The call to live intentionally and purposefully as a father is at the heart of Sherwood Pictures’ latest offering, Courageous. Focusing on the lives of five men from varying circumstances, Alex Kendrick (director, co-writer, actor) weaves a story that comes together well. This film inspires the viewer, and shows that when we humbly seek answers by prayerfully and carefully studying Scripture our lives and the lives of those around us can change in the midst, and often as a result, of tragic and heartbreaking circumstances.

Four of the main characters are police officers whom befriend a fifth man after observing how repeated unemployment thwarts his sense of purpose. All these men are chellenged by the complexities of fatherhood, whether by their own ability to father or their lack of a present father.

The fatherhood theme introduced early in the movie and is driven home in both subtle and preachy ways. At times, the overt use of statistics is a little uncomfortable and plastic. The more subtle offerings are often inspiring and tear-jerking.

The film felt drawn out and would have likely received higher ratings if more attention had been paid to the flow of the story. The cadence of the film was predictable with highs and lows coming at anticipated intervals. Most of the acting was well done, especially Kendrick, yet there were times it felt forced and fake. On the whole, however, the good outweighed the bad.

Because of the saccharine content of Sherwood Pictures’ previous offerings, Fireproof and Facing the Giants, my expectations for this film were low regarding how Christianity would be played out on the big screen. I also had low expectations for the film’s entertainment value. However, the transformational stories of each man, whether from faithlessness to faith or from fruitlessness to fruit, were well done. Adam, played by Kendrick, says at one point, “I don’t just want to be ‘good enough.’” He experiences tragedy, seeks after God, and finds his life transformed. One of the supporting characters, after questioning and rejecting, eventually chooses Christ. One of the men falls to the wayside.

I viewed these men as a modern-day portrayal of Christ’s parable about the different kinds of soil (Matthew 13:3–23). Through these characters, the audience is confronted with the repercussions of the men’s choices. Does faithfulness matter?

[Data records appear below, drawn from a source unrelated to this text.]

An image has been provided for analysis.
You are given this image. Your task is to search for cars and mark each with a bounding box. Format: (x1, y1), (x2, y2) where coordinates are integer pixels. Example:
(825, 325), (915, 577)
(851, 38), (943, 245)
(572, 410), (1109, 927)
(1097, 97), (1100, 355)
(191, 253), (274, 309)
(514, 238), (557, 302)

The overall message about what a relationship with Christ is like is not one of health, wealth, and prosperity. The film communicates well that choosing to follow Christ as a father and as a man – indeed, as a person – will be challenging and challenged. It takes resolve, determination, and intentionality. The present results are more about internal transformation than outward reward. The clarity of the message will likely be quite offensive to a non-Christian, but will hopefully result in great conversation following the film.

Courageous ranked the #4 film in the U.S. on its opening weekend, making it the most successful product of Sherwood Pictures thus far. Most people will enjoy this movie. Every man who is a father, has a father, or ever wants to be a father should see this film. Perhaps some of the transformational messages will make their way off the screen and into the homes of families throughout North America.

Laura Colley is a follower of Jesus, nurse, musician, and amateur cook. She likes to travel, write, read, bicycle, laugh and make others laugh. Laura attends Westside Church, Vancouver, B.C.